- _Kutipan Halaman_
Kursi Kosong dalam Demokrasi: Karena yang Duduk Sibuk Bikin Konten

Oleh: Redaksi |

 

Freepict

Di zaman dahulu kala, seorang pemimpin duduk di kursinya untuk mendengar keluhan rakyat, membuat kebijakan, dan sesekali ikut gotong royong. Tapi di zaman sekarang, duduk di kursi kekuasaan berarti duduk di studio mini lengkap dengan ring light, tripod, dan niat membuat konten dengan caption motivasi.

Kursi demokrasi kini tak lagi menjadi tempat mendengarkan. Ia berubah jadi latar belakang video, tempat orang membahas pentingnya pembangunan sambil lipsync lagu tren. Kantor pemerintahan bukan ruang publik, tapi set syuting yang eksklusif. Dan rakyat? Penonton pasif yang diminta like, share, dan komen: “Mantap Pak!”

Kita hidup di era ketika pejabat lebih takut FYP-nya sepi daripada APBD-nya bocor. Ketika prioritas bukan pada pengawasan anggaran, tapi pada pengawasan engagement rate. Ketika pidato resmi dibuat dengan efek slow motion dan backsound dramatis agar bisa dibagikan sebagai reels penuh haru.

- _Latihan_
• a. Menurut kutipan tentang kursi demokrasi, apa yang dilakukan seorang pemimpin di kursinya pada zaman dahulu kala?
• b. Tolong lanjutkan kutipan tentang kursi demokrasi mulai dari sesudah kalimat terakhirnya.

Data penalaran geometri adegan
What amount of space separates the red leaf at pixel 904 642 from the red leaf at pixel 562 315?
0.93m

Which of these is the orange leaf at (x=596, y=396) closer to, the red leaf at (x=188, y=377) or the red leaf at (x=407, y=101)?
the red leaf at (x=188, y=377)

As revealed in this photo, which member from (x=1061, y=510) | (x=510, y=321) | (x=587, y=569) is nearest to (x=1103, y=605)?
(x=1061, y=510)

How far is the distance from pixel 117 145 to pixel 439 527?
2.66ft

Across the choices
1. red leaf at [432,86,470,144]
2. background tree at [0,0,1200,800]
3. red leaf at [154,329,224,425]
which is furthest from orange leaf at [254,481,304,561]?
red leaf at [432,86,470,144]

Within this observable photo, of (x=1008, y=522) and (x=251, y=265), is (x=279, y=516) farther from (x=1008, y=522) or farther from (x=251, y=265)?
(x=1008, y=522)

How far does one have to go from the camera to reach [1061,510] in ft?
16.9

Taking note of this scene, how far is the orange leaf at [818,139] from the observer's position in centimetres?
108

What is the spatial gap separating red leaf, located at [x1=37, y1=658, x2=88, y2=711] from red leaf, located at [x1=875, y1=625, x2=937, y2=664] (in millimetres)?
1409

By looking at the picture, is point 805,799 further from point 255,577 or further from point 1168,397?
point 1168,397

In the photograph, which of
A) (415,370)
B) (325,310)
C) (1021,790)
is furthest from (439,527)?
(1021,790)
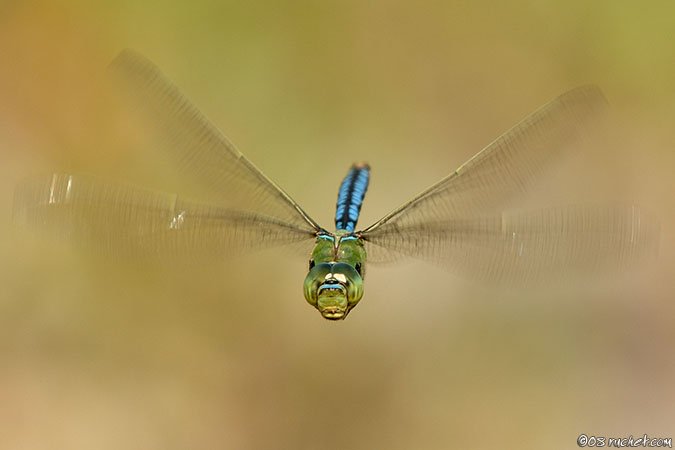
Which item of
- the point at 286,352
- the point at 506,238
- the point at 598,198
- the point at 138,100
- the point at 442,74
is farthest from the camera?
the point at 442,74

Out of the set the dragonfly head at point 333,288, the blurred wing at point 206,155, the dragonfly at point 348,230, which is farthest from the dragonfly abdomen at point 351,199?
the dragonfly head at point 333,288

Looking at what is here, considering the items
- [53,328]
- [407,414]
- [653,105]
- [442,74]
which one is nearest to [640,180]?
[653,105]

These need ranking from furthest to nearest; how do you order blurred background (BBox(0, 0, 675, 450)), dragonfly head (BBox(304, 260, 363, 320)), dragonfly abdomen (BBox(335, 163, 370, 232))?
blurred background (BBox(0, 0, 675, 450)), dragonfly abdomen (BBox(335, 163, 370, 232)), dragonfly head (BBox(304, 260, 363, 320))

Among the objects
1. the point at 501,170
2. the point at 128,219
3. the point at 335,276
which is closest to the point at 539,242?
the point at 501,170

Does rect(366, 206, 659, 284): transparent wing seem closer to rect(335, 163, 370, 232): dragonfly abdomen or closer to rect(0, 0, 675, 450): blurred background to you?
rect(335, 163, 370, 232): dragonfly abdomen

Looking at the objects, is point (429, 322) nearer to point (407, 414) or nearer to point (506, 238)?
point (407, 414)

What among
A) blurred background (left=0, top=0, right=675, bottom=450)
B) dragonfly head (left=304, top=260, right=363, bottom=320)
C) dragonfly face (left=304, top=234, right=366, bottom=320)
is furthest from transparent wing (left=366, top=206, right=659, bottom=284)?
blurred background (left=0, top=0, right=675, bottom=450)

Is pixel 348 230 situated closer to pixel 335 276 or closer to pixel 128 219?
pixel 335 276
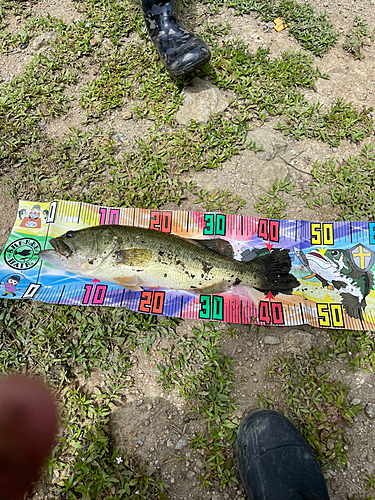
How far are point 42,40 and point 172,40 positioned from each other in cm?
217

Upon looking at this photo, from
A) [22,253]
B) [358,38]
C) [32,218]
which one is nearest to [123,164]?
[32,218]

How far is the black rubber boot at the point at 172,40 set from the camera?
166 inches

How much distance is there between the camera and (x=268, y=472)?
275 centimetres

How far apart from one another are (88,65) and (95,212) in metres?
2.54

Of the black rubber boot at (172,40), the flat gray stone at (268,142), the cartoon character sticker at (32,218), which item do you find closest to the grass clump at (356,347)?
the flat gray stone at (268,142)

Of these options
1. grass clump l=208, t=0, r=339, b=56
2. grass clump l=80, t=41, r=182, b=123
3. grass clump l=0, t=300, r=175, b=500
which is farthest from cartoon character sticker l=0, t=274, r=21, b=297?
grass clump l=208, t=0, r=339, b=56

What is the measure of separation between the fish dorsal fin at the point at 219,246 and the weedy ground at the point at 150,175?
52 centimetres

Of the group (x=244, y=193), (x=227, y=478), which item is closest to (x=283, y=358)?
(x=227, y=478)

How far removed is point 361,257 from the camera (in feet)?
11.6

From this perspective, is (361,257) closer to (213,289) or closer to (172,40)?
(213,289)

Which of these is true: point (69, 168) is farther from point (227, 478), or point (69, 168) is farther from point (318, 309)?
point (227, 478)

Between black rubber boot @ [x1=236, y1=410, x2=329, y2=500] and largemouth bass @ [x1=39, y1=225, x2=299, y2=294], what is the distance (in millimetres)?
1284

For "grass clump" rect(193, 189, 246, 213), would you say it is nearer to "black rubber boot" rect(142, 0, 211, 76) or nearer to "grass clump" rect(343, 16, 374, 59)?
"black rubber boot" rect(142, 0, 211, 76)

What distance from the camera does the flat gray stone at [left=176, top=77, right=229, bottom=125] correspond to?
4.35 metres
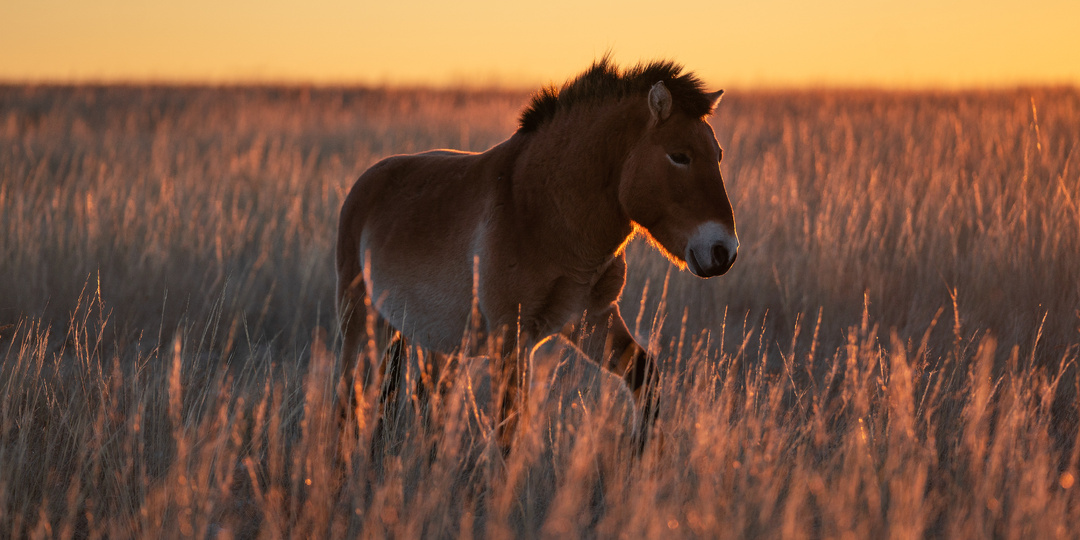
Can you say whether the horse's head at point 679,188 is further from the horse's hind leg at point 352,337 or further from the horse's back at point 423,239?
the horse's hind leg at point 352,337

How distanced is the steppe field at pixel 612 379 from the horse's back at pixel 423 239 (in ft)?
0.98

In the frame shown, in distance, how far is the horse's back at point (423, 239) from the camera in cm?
326

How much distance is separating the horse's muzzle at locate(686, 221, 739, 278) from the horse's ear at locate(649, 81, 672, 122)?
421mm

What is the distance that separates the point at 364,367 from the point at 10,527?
152 centimetres

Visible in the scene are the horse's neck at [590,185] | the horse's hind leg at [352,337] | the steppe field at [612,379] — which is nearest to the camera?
the steppe field at [612,379]

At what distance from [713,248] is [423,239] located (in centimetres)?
131

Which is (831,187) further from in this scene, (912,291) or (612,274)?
(612,274)

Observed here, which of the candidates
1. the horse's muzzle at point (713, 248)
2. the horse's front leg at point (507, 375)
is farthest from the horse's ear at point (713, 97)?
the horse's front leg at point (507, 375)

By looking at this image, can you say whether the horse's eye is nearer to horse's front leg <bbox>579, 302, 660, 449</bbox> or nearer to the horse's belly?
horse's front leg <bbox>579, 302, 660, 449</bbox>

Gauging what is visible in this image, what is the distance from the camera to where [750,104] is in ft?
62.7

- _Pembahasan Soal_
• a. Ia mendengar keluhan rakyat, membuat kebijakan, dan sesekali ikut gotong royong.

• b.
Lucunya, semua ini dibungkus atas nama “transparansi.” Padahal yang ditransparankan cuma suasana makan siang dan video joget. Data anggaran, kebijakan gagal, atau suara rakyat yang menjerit, semua itu terlalu jelek buat algoritma.

Rakyat sebenarnya tidak minta banyak. Mereka cuma ingin wakilnya hadir di tengah masalah, bukan hadir di FYP dengan gaya bicaranya yang mirip vlogger dadakan. Tapi sayangnya, rakyat nggak punya tombol report.

Dan akhirnya, kursi kekuasaan memang tak benar-benar kosong. Kursinya diduduki. Tapi yang duduk tak lagi mendengar. Ia sibuk scroll komentar, edit konten, dan memastikan wajahnya cukup terang di kamera. Karena bagi mereka, jika tak terlihat, maka tak ada. Jika tak viral, maka tak penting.

Kursi itu masih ada. Tapi kosong, karena ruhnya pergi ke dunia maya.